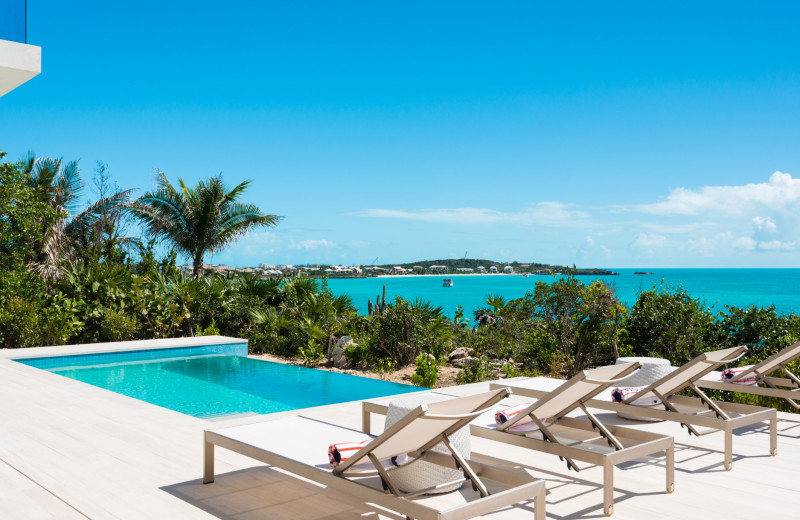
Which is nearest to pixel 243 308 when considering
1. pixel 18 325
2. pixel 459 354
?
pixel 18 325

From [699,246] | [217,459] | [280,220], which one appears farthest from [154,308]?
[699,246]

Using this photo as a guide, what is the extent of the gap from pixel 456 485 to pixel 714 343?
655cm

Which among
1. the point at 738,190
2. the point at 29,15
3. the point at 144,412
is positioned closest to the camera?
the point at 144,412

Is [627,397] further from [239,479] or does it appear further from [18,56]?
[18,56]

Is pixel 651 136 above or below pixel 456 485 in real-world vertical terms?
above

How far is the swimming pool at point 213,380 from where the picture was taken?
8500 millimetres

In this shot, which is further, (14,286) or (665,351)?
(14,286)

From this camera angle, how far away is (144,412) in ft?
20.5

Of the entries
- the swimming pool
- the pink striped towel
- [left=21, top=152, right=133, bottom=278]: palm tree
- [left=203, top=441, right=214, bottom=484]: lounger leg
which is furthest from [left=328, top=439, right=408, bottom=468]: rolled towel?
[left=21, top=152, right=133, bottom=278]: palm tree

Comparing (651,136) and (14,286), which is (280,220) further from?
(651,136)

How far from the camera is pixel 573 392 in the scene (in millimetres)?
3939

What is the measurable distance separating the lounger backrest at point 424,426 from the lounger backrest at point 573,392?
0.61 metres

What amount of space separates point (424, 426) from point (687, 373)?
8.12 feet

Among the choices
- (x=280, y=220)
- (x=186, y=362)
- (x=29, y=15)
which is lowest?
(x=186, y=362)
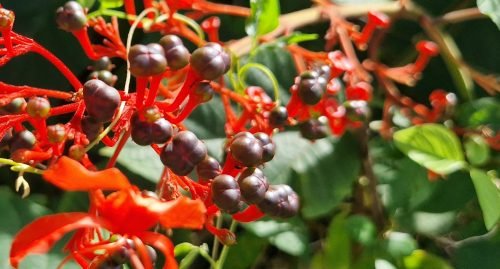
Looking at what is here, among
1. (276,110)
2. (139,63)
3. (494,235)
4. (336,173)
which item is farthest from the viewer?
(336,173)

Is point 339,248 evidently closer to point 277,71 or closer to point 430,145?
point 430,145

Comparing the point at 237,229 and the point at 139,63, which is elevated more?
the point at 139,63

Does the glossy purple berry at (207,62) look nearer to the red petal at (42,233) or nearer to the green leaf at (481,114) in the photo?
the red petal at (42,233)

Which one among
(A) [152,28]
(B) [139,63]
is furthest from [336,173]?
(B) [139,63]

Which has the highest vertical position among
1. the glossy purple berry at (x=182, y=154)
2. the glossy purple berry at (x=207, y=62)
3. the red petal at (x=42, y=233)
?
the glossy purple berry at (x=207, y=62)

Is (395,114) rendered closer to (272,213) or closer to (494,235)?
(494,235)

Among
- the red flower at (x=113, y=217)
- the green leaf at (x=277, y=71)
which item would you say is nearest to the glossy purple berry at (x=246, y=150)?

_WORK REQUIRED:_ Rewrite the data from the line containing "Is [627,397] further" through the line containing "8500 millimetres", putting "farther" wherever "further" occurs and leaving everything else unchanged.

_TASK RESULT:_
Is [627,397] farther from [239,479] or does it appear farther from [18,56]?
[18,56]

Is pixel 651 136 above or below pixel 456 485 in real-world vertical terms?
above

How far is the swimming pool at point 213,380 from where the picture was taken?
8500 millimetres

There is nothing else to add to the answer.